We reached the edge of the swamp, scrambled up a bank of mushy ground that rose at a sharp angle, squatted down on the crest of a hill, and looked around us. The transmitter was obviously not in the swamp area we had just come through, and the light was too dim for us to see anything but large, general features on the ground. There was no time to search randomly through the biosphere, which meant that we were going to need help-and we needed it right away. Covered with slime, we began to jog at a fairly good clip in the direction of the living quarters. There were a number of filthy streams draining into the swamp; most we could jump over, but one we had to ford. Garth took care to hold his automatic high over his head, keeping it dry.
As we ran, we constantly scanned our surroundings; there was no sign of anything that resembled a transmitter.
The ground gradually rose and became firmer as we approached the area where the light above us was paler and shimmering. And then we reached the shore of the 'ocean'-a sizable expanse of water that was perhaps a half to three-quarters of a mile wide, and about as long. Here the air was even heavier, and sweat ran in thick rivulets down our bodies as we gasped for breath. We took only moments to try to catch our breath, then headed along a narrow pathway by the retaining wall, toward a soaring archway that-we hoped-would be the entrance to the arm containing the group's living quarters.
At the edge of the arch we stopped, bent over double, and struggled to suck air into our lungs.
'What time is it?' I gasped.
'What difference does it make?' my brother replied, shaking his head. 'Let's go.'
We stepped around the edge of the archway and, keeping low, sprinted twenty yards to the edge of an orchard of sere, withering trees with remnants of fruit on them that was, like everything else in Eden, rotting; here, too, the air was tainted, sickly sweet. We hurried through the orchard, stopped when we came to the edge of a wide dirt road that ran the length of the area. Across the road were a number of cottages, all a uniform color that might once have been white, but was now gray.

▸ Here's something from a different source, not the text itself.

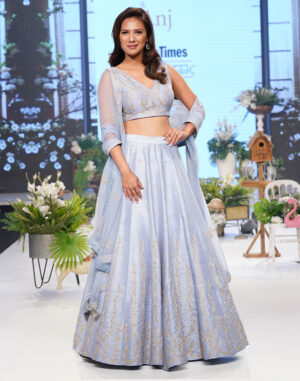 THE MALIKA LEHENGA SET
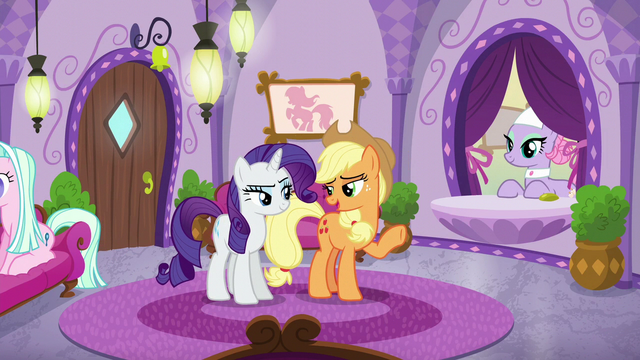 "File:Applejack ""we have more time to relax"" S6E10.png"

In front of the cottage almost directly across from us was a red tricycle.
We could have only a few minutes left.
And in, on, Eden, at any moment, bombs would start to fall. .
But there was nothing to do but keep going.
Again keeping low, we sprinted across the road and into the shadows between two cabins, pressed up against the side of the cabin with the red tricycle in front of it. Once again we were gasping for air in the tainted atmosphere of Eden.
As we crossed the road I had caught a glimpse of Eden's place of worship-a church, or an obscene parody of a church, with a gray-white gabled front and a twisted swastika for a cross. The sight of the structure, placed here as it had been in the model, gave me a perverse sense of hope.
Houses of worship were the places where worshipers placed effigies of their gods, and the only real god these people worshiped was death.
'Did you … see … the church?'
Garth nodded, and from the expression on his face I could tell that he was thinking the same thoughts I was: the bombs would have to start falling at any moment. Indeed, I could hardly believe that the bombing run had not begun already. The alternative-that the planes had not been able to get into the air, and that at that very moment a radio signal was being sent that could ignite nuclear holocausts-was almost unthinkable.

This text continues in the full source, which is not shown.